* **Text to read**:

After leaving PT DI the father of three actually had not decided what he planned to do next. In his mind there were two options, to be an entrepreneur or to remain a professional.

However, he turned to the business world and became an entrepreneur. But Ilham was aware of his shortcomings in management and financial matters so he took the required MBA program.

“As a matter of fact becoming a businessman had never been in my thoughts before, but the situation prompted me to make that decision and I had to do my MBA as my background is engineering and I saw the need for learning about finance and economics,” said Ilham while adding that from 2001 until 2003 he gained further knowledge at Chicago Booth School of Business (formerly Graduate School of Business, University of Chicago), Singapore Campus.

During the time he was pursuing further education, Ilham enjoyed a lot of benefits, not only did he gain the knowledge he needed of finance and economics for which the University of Chicago is one of the
best, but also by being able to network extensively.

While continuing his further studies Ilham had already started the initial steps to become an entrepreneur. Ilham, a PhD holder from Technical University of Munich, Germany, started to reorganize the family company which had been not managed properly.

The focus of the company’s line of businesses was narrowed down. “At first we tried to concentrate on property, but later had to abandon this sector,” he disclosed.

“Our main focus was then on three sectors: natural resources, manufacturing and technology,” he added.

For natural resources Ilham established a company called Sound Oil, an oil and gas exploration company that is already listed on the London Stock Exchange. Sound Oil has offshore oil and gas concession in West Java, gas concession in Bangkanai, Central Kalimantan. The company also has a project in Italy.

Besides Sound Oil, Ilthabi Rekatama also has a coal mining company that is not yet in production, PT Ilthabi Bara Utama (IBU). The company has a 35,000 hectare concession in East Kalimantan which is estimated to be able to produce 3.3 billion tons of coal.

“We have just sold IBU to Bayan Resource,” he acknowledged. “Currently we are developing Coal Bed Methane (CBM) as an alternative energy,” he added.

In manufacturing Ilthabi Group is still focusing on two sectors, namely foundry and refrigeration while for technology Ilthabi Group currently manages a website called Home | Orbit Digital which is a continuation from Orbit magazine that was published by his mother, Hasri Ainun Habibie.

* **Material**:
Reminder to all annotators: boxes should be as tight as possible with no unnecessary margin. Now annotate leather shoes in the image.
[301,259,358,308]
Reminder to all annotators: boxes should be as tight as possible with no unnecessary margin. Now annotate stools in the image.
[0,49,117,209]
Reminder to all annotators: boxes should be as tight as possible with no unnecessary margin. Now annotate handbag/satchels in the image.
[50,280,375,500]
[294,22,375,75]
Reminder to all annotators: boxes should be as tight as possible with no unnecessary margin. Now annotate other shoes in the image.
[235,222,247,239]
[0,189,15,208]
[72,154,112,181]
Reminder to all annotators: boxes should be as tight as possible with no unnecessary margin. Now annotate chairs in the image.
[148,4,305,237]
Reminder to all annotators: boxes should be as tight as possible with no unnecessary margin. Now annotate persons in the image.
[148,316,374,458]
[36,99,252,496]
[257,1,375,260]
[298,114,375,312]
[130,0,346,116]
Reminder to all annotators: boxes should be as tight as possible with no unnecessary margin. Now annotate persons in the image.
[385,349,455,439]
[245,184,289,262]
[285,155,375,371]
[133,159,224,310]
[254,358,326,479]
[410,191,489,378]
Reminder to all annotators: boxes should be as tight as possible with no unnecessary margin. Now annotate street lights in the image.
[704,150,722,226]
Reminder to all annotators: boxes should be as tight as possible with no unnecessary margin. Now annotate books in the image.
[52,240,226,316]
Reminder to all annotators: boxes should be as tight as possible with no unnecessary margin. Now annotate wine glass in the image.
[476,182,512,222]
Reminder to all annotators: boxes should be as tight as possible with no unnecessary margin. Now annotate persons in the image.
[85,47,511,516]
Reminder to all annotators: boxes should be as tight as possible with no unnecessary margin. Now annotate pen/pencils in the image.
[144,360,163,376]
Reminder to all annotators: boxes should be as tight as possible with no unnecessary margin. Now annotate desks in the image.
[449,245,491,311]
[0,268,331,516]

* **The tasks**:
**1.** Repeat the article on Ilham's business career word for word, everything from "Besides Sound Oil, Ilthabi" down to "Hasri Ainun Habibie.".
**2.** Swap "Reminder" for "Note" in the listing, covering everything from the line containing "stools in the image." down to the line containing "[294,22,375,75]", both included. Return only those lines, with nothing else altered.

* **Solutions below**:
**1.**
Besides Sound Oil, Ilthabi Rekatama also has a coal mining company that is not yet in production, PT Ilthabi Bara Utama (IBU). The company has a 35,000 hectare concession in East Kalimantan which is estimated to be able to produce 3.3 billion tons of coal.

“We have just sold IBU to Bayan Resource,” he acknowledged. “Currently we are developing Coal Bed Methane (CBM) as an alternative energy,” he added.

In manufacturing Ilthabi Group is still focusing on two sectors, namely foundry and refrigeration while for technology Ilthabi Group currently manages a website called Home | Orbit Digital which is a continuation from Orbit magazine that was published by his mother, Hasri Ainun Habibie.

**2.**
Note to all annotators: boxes should be as tight as possible with no unnecessary margin. Now annotate stools in the image.
[0,49,117,209]
Note to all annotators: boxes should be as tight as possible with no unnecessary margin. Now annotate handbag/satchels in the image.
[50,280,375,500]
[294,22,375,75]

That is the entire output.